Путин больше не хочет, чтобы его ассоциировали с бедами России, даже если он готов принимать меры и наказывать виновных. Он хочет
ассоциироваться только с победами, желательно – всемирного масштаба. Сирия, Крым, Донбасс, противостояние с американцами – это ему интересно.
«Вежливые зеленые человечки» в Крыму – его вдохновение. А пылающие дети Кемерово – такая скукота.
Ещё один показательный пример исчезновения у российской элиты чувства реальности – случай Слуцкого. Заурядный политический проходимец из свиты Жириновского обвинен в домогательстве сразу несколькими журналистками, освещающими деятельность Государственной Думы. И вопрос даже не в том, насколько доказательны эти обвинения, а в логике «скреп». Ведь Россия – если кто не помнит – это православная нравственная цитадель по сравнению с развратным Западом. Это там, на Западе, могут приставать к женщинам и одобрять «гей-диктатуру». А в России – все в платочках, стоят в очереди к мощам и борются с гей-пропагандой на законодательном уровне. И этот образ позволял Путину находить сторонников в консервативных кругах того же Запада среди тех, кто верил: именно этот скромный человек вместе со своим боговдохновенным народом противостоит глобализации.
В рамках этой логики Слуцкий должен был бы если не вылететь из Думы, как пробка из бутылки шампанского, то уж, по крайней мере, лишиться поста председателя парламентского комитета. Но произошло ровно обратное. Коллеги его защитили – и не просто защитили, а в нарушении нравственности обвинили девушек. Скромность – пусть даже показная – не была вознаграждена. Разврат – пусть даже не доказанный – не был посрамлён. Представители российской «элиты» оказались обычными извращенцами, уверенными, что «свои» могут хватать за ягодицы и прочие места что девушек, что юношей хоть под телеобъективами – мандат позволяет. И читать после этого моральные проповеди – хоть Западу, хоть собственным соотечественникам – им будет уже отнюдь не так просто.
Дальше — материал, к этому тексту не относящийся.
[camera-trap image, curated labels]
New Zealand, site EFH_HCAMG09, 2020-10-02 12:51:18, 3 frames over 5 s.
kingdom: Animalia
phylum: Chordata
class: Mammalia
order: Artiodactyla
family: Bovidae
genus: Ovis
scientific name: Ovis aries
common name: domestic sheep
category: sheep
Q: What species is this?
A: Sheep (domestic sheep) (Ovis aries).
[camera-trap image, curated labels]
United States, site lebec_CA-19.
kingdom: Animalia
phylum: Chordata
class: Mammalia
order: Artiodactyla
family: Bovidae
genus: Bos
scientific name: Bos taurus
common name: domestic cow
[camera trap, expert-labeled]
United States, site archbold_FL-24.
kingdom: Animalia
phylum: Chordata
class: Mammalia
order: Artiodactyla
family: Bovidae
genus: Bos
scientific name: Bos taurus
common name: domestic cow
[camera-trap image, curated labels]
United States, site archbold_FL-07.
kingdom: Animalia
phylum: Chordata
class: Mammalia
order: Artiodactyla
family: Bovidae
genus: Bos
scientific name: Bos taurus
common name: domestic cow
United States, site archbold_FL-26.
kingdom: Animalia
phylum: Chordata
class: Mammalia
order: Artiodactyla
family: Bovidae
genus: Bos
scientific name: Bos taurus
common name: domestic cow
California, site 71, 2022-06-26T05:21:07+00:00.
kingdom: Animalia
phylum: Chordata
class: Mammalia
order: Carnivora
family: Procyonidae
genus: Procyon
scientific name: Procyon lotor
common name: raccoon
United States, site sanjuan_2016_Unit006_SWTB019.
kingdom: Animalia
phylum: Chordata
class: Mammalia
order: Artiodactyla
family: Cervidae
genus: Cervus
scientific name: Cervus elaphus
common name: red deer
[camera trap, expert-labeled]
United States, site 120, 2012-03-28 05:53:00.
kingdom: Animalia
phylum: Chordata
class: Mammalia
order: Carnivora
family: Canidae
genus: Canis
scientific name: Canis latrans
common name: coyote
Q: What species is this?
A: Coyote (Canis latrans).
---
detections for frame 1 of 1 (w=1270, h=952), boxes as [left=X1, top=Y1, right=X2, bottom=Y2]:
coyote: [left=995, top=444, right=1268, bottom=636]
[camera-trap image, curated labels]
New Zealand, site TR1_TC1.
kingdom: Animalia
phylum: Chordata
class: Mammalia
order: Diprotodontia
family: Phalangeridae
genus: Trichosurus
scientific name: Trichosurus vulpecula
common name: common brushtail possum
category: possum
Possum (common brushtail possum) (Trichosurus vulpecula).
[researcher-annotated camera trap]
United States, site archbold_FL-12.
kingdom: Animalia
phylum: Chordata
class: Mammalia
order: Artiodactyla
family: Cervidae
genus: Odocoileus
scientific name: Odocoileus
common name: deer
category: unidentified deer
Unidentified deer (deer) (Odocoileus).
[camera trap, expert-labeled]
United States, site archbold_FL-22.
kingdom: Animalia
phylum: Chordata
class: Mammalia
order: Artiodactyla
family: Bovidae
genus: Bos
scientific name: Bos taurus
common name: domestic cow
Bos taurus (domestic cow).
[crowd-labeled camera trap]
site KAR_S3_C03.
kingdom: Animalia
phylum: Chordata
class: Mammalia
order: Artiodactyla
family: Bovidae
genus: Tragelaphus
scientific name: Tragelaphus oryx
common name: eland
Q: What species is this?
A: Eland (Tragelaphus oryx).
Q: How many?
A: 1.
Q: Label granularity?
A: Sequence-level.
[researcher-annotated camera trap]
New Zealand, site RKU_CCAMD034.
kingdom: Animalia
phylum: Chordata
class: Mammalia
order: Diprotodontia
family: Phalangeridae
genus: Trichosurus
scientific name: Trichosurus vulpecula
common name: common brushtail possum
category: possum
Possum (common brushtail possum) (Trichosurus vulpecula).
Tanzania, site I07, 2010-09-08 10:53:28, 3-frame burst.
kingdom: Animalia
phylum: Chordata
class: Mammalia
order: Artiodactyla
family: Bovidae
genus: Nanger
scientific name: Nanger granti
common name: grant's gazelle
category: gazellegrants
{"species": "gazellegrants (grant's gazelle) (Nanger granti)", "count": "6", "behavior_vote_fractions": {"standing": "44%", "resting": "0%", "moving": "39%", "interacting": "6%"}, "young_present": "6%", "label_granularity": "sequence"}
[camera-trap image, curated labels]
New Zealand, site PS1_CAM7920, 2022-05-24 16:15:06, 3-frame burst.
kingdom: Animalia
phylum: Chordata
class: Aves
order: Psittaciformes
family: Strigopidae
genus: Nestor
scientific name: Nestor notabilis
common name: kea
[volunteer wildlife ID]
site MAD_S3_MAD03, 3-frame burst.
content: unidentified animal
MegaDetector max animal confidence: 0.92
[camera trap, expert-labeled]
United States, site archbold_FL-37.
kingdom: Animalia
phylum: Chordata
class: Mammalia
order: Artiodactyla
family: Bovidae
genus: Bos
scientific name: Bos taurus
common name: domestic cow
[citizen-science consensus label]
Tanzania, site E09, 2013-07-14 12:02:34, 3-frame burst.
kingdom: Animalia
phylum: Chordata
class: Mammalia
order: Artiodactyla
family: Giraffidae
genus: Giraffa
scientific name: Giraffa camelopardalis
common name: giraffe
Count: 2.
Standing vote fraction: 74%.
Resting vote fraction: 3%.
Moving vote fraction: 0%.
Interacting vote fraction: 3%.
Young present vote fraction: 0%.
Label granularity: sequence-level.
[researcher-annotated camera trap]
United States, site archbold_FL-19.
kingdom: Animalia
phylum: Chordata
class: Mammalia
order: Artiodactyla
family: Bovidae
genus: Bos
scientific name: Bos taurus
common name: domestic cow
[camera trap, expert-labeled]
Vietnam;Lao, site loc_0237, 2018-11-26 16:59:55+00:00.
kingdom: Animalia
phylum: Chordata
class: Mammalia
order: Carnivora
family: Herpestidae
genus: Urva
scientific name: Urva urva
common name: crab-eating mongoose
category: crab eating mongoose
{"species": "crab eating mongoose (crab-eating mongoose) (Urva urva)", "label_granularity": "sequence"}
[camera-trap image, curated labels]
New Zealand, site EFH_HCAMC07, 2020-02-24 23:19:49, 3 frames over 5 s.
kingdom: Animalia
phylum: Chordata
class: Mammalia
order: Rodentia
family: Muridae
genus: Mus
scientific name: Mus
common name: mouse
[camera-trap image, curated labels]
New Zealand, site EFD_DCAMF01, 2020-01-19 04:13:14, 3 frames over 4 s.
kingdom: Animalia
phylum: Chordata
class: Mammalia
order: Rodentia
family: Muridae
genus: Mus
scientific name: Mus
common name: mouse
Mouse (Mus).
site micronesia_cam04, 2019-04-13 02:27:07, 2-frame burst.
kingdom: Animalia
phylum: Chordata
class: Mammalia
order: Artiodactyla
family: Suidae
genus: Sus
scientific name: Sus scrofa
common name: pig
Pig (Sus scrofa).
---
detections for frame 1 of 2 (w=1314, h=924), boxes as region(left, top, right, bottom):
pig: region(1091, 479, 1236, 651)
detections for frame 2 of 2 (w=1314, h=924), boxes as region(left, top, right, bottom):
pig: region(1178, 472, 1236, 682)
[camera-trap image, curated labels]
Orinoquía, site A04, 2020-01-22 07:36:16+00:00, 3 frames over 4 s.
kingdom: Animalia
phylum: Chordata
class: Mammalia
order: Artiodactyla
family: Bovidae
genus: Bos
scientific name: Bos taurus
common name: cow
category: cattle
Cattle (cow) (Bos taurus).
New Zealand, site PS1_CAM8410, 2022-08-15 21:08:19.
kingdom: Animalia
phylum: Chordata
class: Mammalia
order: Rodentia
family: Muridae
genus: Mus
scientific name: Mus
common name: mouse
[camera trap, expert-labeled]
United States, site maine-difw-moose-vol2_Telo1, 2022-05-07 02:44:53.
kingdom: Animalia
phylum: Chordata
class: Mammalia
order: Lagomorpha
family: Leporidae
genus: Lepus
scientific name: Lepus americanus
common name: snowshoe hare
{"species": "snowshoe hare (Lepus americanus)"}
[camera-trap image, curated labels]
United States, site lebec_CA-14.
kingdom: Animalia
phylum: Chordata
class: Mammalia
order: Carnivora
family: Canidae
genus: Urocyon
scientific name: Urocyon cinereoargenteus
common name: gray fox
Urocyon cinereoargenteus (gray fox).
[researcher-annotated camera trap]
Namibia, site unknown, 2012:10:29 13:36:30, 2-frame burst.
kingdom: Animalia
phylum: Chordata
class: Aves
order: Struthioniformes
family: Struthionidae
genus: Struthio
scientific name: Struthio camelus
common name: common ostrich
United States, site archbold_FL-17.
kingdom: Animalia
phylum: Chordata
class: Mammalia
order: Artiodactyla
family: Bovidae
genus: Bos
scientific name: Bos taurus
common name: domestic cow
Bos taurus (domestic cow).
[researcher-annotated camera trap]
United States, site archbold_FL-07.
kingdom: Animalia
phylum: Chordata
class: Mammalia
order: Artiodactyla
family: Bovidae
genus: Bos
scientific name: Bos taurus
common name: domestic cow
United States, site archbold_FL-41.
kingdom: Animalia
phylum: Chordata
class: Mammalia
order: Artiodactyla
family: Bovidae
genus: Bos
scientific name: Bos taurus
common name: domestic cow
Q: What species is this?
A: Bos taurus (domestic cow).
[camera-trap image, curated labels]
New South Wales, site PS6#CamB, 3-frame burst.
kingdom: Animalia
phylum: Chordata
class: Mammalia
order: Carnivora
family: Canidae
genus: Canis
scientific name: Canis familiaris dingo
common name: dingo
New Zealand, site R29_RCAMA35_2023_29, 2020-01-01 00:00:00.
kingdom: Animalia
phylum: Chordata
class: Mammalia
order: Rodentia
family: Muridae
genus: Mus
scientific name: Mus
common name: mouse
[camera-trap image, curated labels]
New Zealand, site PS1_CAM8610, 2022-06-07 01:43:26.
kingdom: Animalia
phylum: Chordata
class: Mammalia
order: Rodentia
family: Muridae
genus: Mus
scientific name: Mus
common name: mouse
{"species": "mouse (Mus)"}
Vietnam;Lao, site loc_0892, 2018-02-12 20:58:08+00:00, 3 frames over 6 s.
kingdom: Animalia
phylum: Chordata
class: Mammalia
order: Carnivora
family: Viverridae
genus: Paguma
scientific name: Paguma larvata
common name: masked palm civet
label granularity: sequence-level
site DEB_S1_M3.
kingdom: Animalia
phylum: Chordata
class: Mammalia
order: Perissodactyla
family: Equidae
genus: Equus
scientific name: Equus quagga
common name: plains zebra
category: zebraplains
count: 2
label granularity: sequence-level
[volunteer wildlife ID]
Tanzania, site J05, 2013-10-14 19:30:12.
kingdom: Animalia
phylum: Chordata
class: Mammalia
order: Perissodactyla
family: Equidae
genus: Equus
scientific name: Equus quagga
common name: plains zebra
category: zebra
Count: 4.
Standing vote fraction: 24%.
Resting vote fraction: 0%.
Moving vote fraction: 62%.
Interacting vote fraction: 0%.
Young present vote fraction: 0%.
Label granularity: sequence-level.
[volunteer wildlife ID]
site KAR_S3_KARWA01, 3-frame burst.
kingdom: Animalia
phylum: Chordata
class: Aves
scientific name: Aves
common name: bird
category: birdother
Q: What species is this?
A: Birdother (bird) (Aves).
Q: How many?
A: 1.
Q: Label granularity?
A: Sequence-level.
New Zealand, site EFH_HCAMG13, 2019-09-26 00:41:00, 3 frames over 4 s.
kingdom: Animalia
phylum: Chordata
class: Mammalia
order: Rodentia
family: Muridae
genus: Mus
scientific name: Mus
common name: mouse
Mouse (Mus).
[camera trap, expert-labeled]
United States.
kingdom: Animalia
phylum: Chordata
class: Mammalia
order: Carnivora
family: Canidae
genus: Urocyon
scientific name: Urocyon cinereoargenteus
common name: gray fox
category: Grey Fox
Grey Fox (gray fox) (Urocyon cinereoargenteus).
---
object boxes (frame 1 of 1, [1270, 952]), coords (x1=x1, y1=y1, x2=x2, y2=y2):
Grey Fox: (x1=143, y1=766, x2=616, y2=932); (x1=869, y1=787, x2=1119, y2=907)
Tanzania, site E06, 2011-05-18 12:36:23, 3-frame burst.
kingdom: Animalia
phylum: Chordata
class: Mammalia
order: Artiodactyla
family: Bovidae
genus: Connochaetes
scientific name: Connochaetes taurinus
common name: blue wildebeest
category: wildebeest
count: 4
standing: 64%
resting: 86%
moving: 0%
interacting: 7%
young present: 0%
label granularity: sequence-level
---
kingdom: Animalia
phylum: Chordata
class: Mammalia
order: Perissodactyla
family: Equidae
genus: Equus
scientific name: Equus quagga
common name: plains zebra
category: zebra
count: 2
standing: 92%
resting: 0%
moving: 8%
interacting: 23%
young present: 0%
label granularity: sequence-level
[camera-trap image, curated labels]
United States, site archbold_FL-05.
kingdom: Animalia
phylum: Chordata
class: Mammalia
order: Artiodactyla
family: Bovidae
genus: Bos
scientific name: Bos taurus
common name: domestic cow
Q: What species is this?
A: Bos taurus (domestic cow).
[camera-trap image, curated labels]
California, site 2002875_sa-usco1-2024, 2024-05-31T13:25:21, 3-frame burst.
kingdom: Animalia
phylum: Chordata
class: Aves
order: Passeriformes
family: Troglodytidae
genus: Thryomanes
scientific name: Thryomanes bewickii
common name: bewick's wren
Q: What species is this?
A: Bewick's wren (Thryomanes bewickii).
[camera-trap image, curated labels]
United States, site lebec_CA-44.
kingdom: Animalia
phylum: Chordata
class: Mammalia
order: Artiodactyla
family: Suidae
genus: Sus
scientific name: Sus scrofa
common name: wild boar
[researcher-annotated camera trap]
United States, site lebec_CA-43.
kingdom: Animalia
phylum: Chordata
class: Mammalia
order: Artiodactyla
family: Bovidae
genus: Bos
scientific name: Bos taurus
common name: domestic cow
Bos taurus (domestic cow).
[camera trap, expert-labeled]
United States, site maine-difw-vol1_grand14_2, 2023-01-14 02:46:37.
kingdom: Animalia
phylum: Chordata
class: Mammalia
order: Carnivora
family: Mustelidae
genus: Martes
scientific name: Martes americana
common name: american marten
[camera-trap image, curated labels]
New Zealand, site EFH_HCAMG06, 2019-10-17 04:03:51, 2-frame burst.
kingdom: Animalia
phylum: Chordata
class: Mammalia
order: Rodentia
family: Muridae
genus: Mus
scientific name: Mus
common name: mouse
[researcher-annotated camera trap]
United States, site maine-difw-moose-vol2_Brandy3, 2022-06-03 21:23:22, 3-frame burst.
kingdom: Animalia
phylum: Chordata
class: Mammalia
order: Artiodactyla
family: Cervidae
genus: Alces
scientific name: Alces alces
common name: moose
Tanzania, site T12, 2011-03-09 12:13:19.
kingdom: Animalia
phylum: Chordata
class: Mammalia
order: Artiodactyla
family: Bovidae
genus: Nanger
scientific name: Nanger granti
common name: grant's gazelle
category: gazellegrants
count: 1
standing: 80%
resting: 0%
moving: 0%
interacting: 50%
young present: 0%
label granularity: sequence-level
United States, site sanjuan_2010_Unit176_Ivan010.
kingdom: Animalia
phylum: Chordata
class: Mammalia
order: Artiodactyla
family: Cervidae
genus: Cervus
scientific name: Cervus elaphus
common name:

Могут сказать, что все это никакого значения не имеет. Что россияне все равно не сделают никаких выводов. Что даже задыхающиеся от вони и опасающиеся за жизнь собственных детей жители Волоколамска прогоняли политических активистов от места своего протеста. Но на это я могу ответить, что собравшиеся на Майдане 21 ноября 2013 года, тоже больше всего на свете боялись обвинений в политической ангажированности, связи с оппозицией и желании освободить Юлию Тимошенко. Они хотели только одного – чтобы «царь» пустил их в Европу, потому что в Европе хорошо, чтобы подписал соглашение об ассоциации – и баста! Этим в Европе хорошо, этим без вони лучше – какая разница, главное – посыл. И в этом смысле какой-нибудь Мустафа Найем, боровшийся с партийными флагами на «студенческом Майдане», ничем не отличается от лидера стихийных протестов в Волоколамске.
Политическим бунт угнетённых делает обычно сама власть. И почему нужно считать, что у российской власти не получится то, что так замечательно получилось у Януковича? Понятно, что не сразу. Понятно, что устойчивость намного выше. Но тенденция – налицо.
При этом я вовсе не напишу, что повторяются события столетней давности, 1917 год, крах России и так далее. Нет, тут совсем другая аналогия. Приближается не вторая, а первая русская революция. Это 1905 год во всей красе – с провокаторами, полулистами, раздраем в верхах, потерявшим чувство реальности правителем, желающими монарших милостей обозлёнными «людишками», которых царь боится даже тогда, когда они бухаются на колени. Вот что может начать происходить, вот что если не уничтожит, то ослабит и переформатирует нынешний российский режим.
И вот что может подсказать ему, что выжить можно только благодаря большой войне – уже не «гибридной».